54 thoughts on “The Spanish Princess Recap: Episode 8

  1. I facepalmed so hard when I saw them hanging Oviedo. Like… did no one stop and say, hey, maybe we shouldn’t show a black man being HANGED in 2019.
    Anyway, yeah, the Dudley executed was Robert Dudley’s grandfather Edmund, which did actually happen. But I refuse to give them credit when their main premise (Catherine sleeping with Arthur) means Henry was RIGHT during The Great Matter, and yet they still claim this to be a feminist show!

    1. Yes, the whole thing with Dudley is historically accurate… Except for that thing where Margaret Beaufort got him executed, ASAP (in the real world, he was executed like a year after being imprisoned), and without trial at that. They are really looking for every excuse to demonize that poor woman, aren’t they?!

      1. I mean, they make this entire series seem like it happened over the course of a year, it’s kind of ridiculous. And she’s also the last character who’s been there from the beginning, unless you count “Maggie” who was a baby in The White Queen. What will we do without a Margaret Beaufort to chew scenery? It’d be like having Reign without Megan Follows!

      2. IKR? They always wreak horrible revenge on Margaret Beaufort at some point. Wonder who is going to be the horrible “feminist” next season now she’s dead? :P

        1. I suspect it might be Anne Boleyn, assuming she isn’t reduced to awful-incest-having-witchy-alpha-bitch.
          …..
          I just jinxed it, didn’t I?

          1. I don’t know if the writer wants to get into The Other Boleyn Girl years or not. I guess we’ll see. Starz may renewe the damn thing for another season just to get in Anne Boleyn.

            1. Nah. It’ll be Maggie Pole – the title screen DOES say that it is taken from “The Constant Princess” and “The King’s Curse” in which Maggie plays a big role. Evidently, judging from the series, they have gone with the whole Anne Boleyn being born in 1501 for the series, so she won’t play a role until the last few episodes…

        2. Next season the big bad will be Bessie Blount, The Man Eater who will try and come between true love.

            1. My guess is season 2 ends up covering a huge amount of time, in the same vein as The White Queen. They could progressively age up Anne over a handful of episodes. Alternately, the groundwork is laid for them to give us Philandering Harry, so I’d look for an aged-up Mary Boleyn before they go to Anne.

              1. They have said they want to “conclude” Catherine’s story, which would mean going to 1536… so year, presumably season 2 is going to cover a 27 year gap and they’ll just use make-up to age the characters.

            2. It depends on what sources you go for with Bessie. Sources differ between Bessie’s birth; some sources say 1498 and that she was 21 at the time of Henry Fitzroy’s birth and that she was 16 when the affair began in 1514. Other sources say she was born in 1500 or 1502 and was between 14 and 12 when the affair began. So for Bessie, it depends on which age they go with, really…

              1. I’m guessing she was older. Henry in general seemed to go for more mature girls; Katherine Howard being the exception.

      3. Yes not sure why Margaret Beaufort is being portrayed so demonically and she would have never been allowed to run around wreaking havoc. She certainly was not present at Dudley’s execution nor would she have passed sentence. Why are we devoting so much time to fictional character Lina? I appall the Phillippa Gregory novels. They are so historically inaccurate yet I keep watching! The real history is so fascinating. Why butcher it so mercilessly!

·····

Given problem: Extend the comment thread on The Spanish Princess recap, picking up after its last comment. Nothing in the records is needed for the work here.

·····

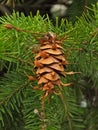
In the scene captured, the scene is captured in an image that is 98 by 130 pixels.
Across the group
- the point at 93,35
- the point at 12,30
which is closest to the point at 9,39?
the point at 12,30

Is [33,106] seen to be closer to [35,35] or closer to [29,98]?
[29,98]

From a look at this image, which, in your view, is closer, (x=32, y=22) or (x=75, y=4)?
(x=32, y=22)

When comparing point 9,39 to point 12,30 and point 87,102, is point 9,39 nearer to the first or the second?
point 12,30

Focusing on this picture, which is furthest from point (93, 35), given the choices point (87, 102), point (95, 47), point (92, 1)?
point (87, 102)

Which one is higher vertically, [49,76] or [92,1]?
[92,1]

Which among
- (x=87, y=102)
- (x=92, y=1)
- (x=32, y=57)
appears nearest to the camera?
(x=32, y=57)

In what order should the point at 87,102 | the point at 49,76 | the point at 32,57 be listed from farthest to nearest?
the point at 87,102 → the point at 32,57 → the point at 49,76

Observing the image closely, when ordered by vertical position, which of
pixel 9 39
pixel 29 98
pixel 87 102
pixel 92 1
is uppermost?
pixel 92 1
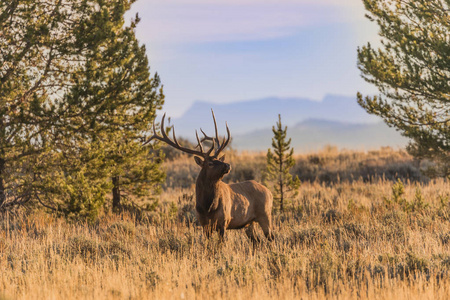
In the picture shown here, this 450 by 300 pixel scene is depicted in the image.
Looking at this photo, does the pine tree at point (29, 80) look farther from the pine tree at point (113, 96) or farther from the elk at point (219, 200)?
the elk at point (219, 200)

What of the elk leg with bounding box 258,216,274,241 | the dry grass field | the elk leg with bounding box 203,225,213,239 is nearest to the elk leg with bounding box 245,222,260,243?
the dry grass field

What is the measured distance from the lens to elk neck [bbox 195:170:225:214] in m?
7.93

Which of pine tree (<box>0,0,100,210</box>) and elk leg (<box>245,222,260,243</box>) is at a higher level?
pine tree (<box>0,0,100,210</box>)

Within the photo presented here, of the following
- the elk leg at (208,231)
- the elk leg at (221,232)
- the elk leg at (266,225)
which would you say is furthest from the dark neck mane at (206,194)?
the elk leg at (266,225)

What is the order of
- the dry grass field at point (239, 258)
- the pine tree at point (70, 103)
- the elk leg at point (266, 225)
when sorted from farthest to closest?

·····

Reply to the exercise:
    2. Eh? Why should they not show a black man being hanged in 2019, just as much as a white man? It’s not as though he’s hanged for being black; he’s hanged for being a lousy Spaniard who has p**ed off the Queen enough for her to want to trump up a charge against him. In the Tudor period making your self an inconvenience to the monarch was enough to get *anyone topped in short order.

        1. Ah, now I get you, but that’s – I think – mainly an American reaction. Lynching never having been part of Black history in Britain, it honestly just didn’t occur to me, and I don’t think it would to most Brits.

    3. I think she & Arthur did have sex though…Catherine had great reasons to stick to that declaration and probably viewed it as a valid fib since she was “meant” to be Q of E per God, so…whatever it takes. Also she never said a word during the pregnancy watch in real life either…only used the virgin line when threatened to be expelled etc…

  2. Like CoA would risk her immortal soul by lying. More PFG wrongness.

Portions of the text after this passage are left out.